## Required actions
1. In the text on the XOR product transformation, what is the XOR product of the sequence {1, 2, 3, 4}?
2. Write the next part of the text on the XOR product transformation, starting right after its last sentence.

START Extract

XOR Product Transformation

Given a sequence \(a = \{a_1, a_2, \ldots, a_n\}\), its XOR product is defined as a sequence \(b = \{b_1, b_2, \ldots, b_n\}\) where for each \(i\) we have

\(b_i = \bigoplus_{\substack{1 \le j \le n \\ j \ne i}} a_j\)

Here \(\oplus\) denotes the bitwise XOR operation. For example, the XOR product of \(\{1, 2, 3, 4\}\) is \(\{5, 6, 7, 0\}\).

An XOR product transformation replaces the sequence with its XOR product. Since the length remains the same, this process can be applied repeatedly. Specifically, if we denote \(T(a)\) as the XOR product transformation on sequence \(a\), then

\(T(a)_i = S \oplus a_i\) where \(S = a_1 \oplus a_2 \oplus \cdots \oplus a_n\).

It is known that:

• If \(n\) is even, then \(T(T(a)) = a\); hence the transformation is periodic with period 2.
• If \(n\) is odd, then \(T(a)\) is idempotent with \(T(T(a)) = T(a)\).

END Extract
START Data excerpt

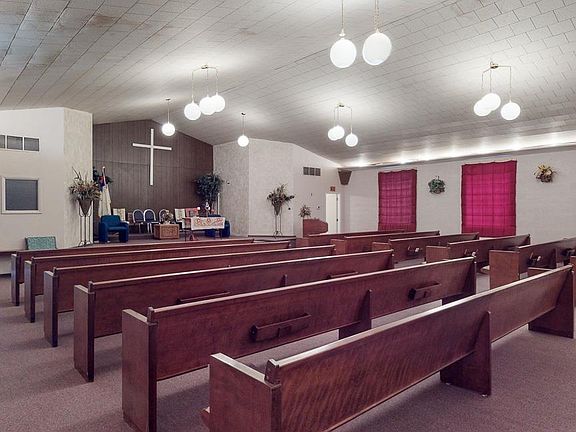 5th image of 110 N Violet Ave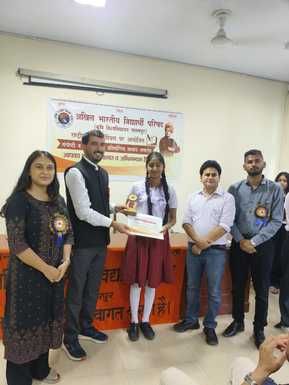 Youth should come forward for change: Dhandev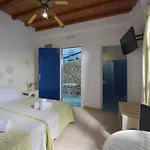 Adonis شقة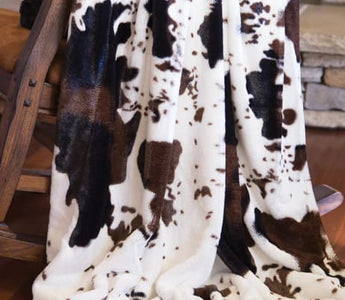 5 Creative Ways to Style Our Throw Blankets in Your Living Room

END Data excerpt

## Expected responses
1. {5, 6, 7, 0}

2.
Your task is to compute the resulting sequence after applying the XOR product transformation \(k\) times on the given sequence \(a\).

inputFormat

The first line contains two integers \(n\) and \(k\) (where \(1 \le n \le 10^5\) and \(0 \le k \le 10^9\)).

The second line contains \(n\) integers \(a_1, a_2, \ldots, a_n\) (each \(a_i\) fits in a 32-bit integer) representing the initial sequence.

outputFormat

Output the resulting sequence after \(k\) XOR product transformations. Print the \(n\) numbers separated by spaces.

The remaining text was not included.